The reason, he says, is that Israel’s state-funded theaters are afraid entrenched Israeli audiences may regard the play as less an olive branch than a thorn bush — and that may be so. But it’s also possible that the premiere is happening here, rather than there, because “The Last Act” is a curious if well-intended theater piece that ping-pongs between heightened reality and sounding like it’s being made up as it goes along.
The hour-long theater piece (which is followed by a dialogue among playwright, director and audience) begins at an audition for a conventional production of “Miss Julie.” A producer sits behind a desk as a provocative actress with a passion for Strindberg pulls a Miss Julie on him, at once challenging and seeming to proffer sexual favors. Theater, she says, should be dangerous (a view held by Sobol). Strindberg, she alleges, wrote “Miss Julie” for her; she is performing excerpts from her own “translation” of his play.
As this cat-and-mouse game approaches its end, an Arab actor takes the stage and begins to interact with the actress in ways that mirror Strindberg’s psychosexual dance between 19th-century lady and servant. This actor is dismissed on the pretext that audiences prefer their classical theater to be “pure” and its performers to be “ethnically neutral.”

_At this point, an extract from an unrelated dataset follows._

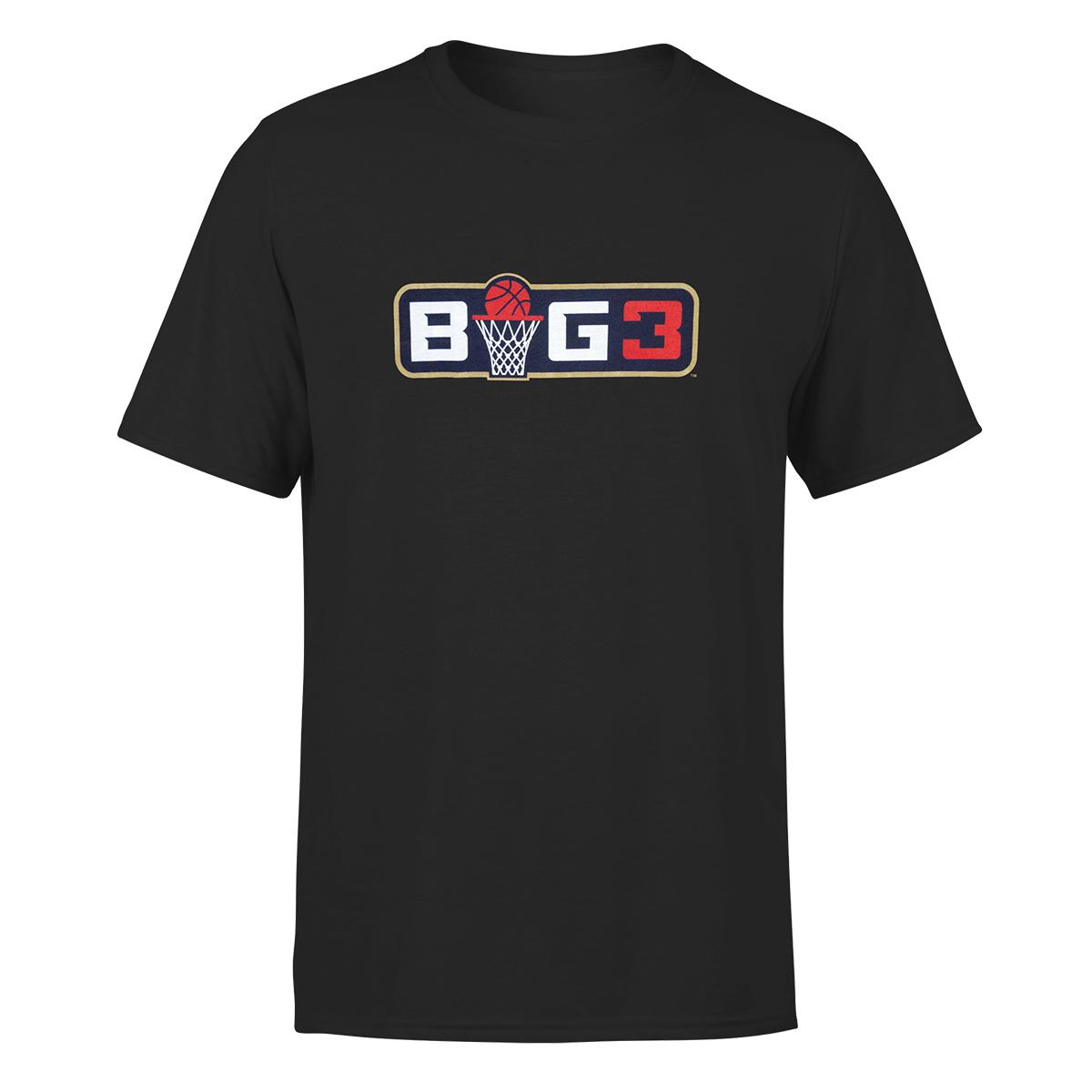 Big3 Black Logo T-shirt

But it turns out that the actress, a Jewish woman of privilege married to an Israeli intelligence agent, and the actor, a Palestinian, went to drama school together. Following the mutually mesmerizing if unsuccessful audition, the reunited Gilly and Djul decide to meet in private to improvise a “Miss Julie” adaptation rooted in the circumstances of their own 21st-century lives as an Israeli Jewess and a held-down Palestinian “alpha male.” Gilly will be the director, Djul the performer who pushes back. Ultimately, they hope to perform their version of the play at a theater in Ramallah — as a sort of demonstration of “a Jewess and an Arab doing something together, instead of killing one another.”
Meanwhile, Gilly’s husband, government agent Ethan, reports back from a mission to Kashmir. At intelligence headquarters, he is told by longtime colleague (and alpha-female) Dana that his wife is under surveillance, suspected of engaging in an affair with a Palestinian who has connections to Hamas and may be planning to kidnap her. Although Ethan scoffs at that, maintaining that what the electronic eavesdroppers have doubtless heard are his wife and a colleague rehearsing, Dana is unconvinced. “People are chaotic,” she asserts. “Everything imaginable is also possible.”
Those kinds of remarks, dropped into the dialogue like something out of a fortune cookie, sometimes get in the way of the play’s tense trajectory. As Gilly and Djul rehearse their adaptation, often rolling around on mats as they shoehorn their disparate histories and mutual attraction into a semblance of Strindberg’s psychosexual duet, Ethan and Dana are practically in the home gym with the tussling “actors.” Often they are close enough to reach out and touch the pair they’re spying on, prevented by nothing but a movable metal fence that, in Cristina Todesco’s spare, effective set design, stands for a variety of actual and thematic barriers.
Of course, Ethan is both a character in the Strindberg adaptation (a stand-in for Miss Julie’s absent father and Jean’s master, the Count) and a fly on the wall. Dana’s role in the work’s interplay of titillation, hostility, paranoia and love is harder to figure out (as is the reason for the characters hoisting barbells). Certainly her lurking presence emphasizes the tie between intelligence collecting and voyeurism. In one post-coital scene between Ethan and Gilly, Dana lounges right next to the mat on which they lie, listening. Or, as Gilly would have it, playing God.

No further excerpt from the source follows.